### Work to complete
A) Answer these questions from the downtown Marquette report:
(i) On which street is the I Love Marquette store located?
(ii) What position does Becky Salmon hold?
(iii) When did the store open?
B) Copy the downtown Marquette report from the words "The store opened" through the words "in Marquette Township.", and swap "three" for "four".

### Text under study
::::::::::
WE’RE NOT SURE what it means yet, but the I Love Marquette store on Washington Street in the heart of downtown has been closed for at least a week now.
Simply a Closed sign on the door. Lights are on inside, flower pots outside.
Becky Salmon, the assistant director of Downtown Development Authority, says she’s got no idea why it’s closed but recalls that last year the store shut down for the winter.
We’ve been unable to contact anybody connected with the store. If you call their phone number listed in the phone book, you’re told by a recorded message that nobody can take your call now.
Could be that this is just their business model–stay open during the busy tourist season, and shut down when it slows down, but this is Homecoming Weekend. Plenty of visitors walking the streets downtown.
Maybe it’s a staffing problem? Don’t know.
The store opened last summer. It’s reportedly part of a chain of stores with the “I Love —” theme. Most of the other stores in downtown Marquette are local and independently owned, and none that we know of shut down during the winter, although business slows considerably.
“WE’RE IN TALKS with three potential partners right now and there’s a good possibility we’ll get started on it later this fall.”
That’s Valdy Biernacki, the project manager and partner in UP The Sky, talking about prospects for the much anticipated and much delayed development of the shopping-hotel-office-and-residential complex in Marquette Township.
::::::::::
### Material provided
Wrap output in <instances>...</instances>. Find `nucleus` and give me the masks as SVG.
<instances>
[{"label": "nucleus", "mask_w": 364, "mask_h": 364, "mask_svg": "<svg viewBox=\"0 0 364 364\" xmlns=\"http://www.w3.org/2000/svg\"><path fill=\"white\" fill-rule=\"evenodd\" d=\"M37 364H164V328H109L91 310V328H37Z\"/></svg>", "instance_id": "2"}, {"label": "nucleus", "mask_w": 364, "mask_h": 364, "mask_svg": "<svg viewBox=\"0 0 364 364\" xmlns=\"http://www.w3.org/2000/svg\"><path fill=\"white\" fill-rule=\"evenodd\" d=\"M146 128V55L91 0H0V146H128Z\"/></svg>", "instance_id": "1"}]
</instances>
::::::::::
### Task solutions
A)
(i) Washington Street
(ii) Assistant director of the Downtown Development Authority
(iii) Last summer

B)
The store opened last summer. It’s reportedly part of a chain of stores with the “I Love —” theme. Most of the other stores in downtown Marquette are local and independently owned, and none that we know of shut down during the winter, although business slows considerably.
“WE’RE IN TALKS with four potential partners right now and there’s a good possibility we’ll get started on it later this fall.”
That’s Valdy Biernacki, the project manager and partner in UP The Sky, talking about prospects for the much anticipated and much delayed development of the shopping-hotel-office-and-residential complex in Marquette Township.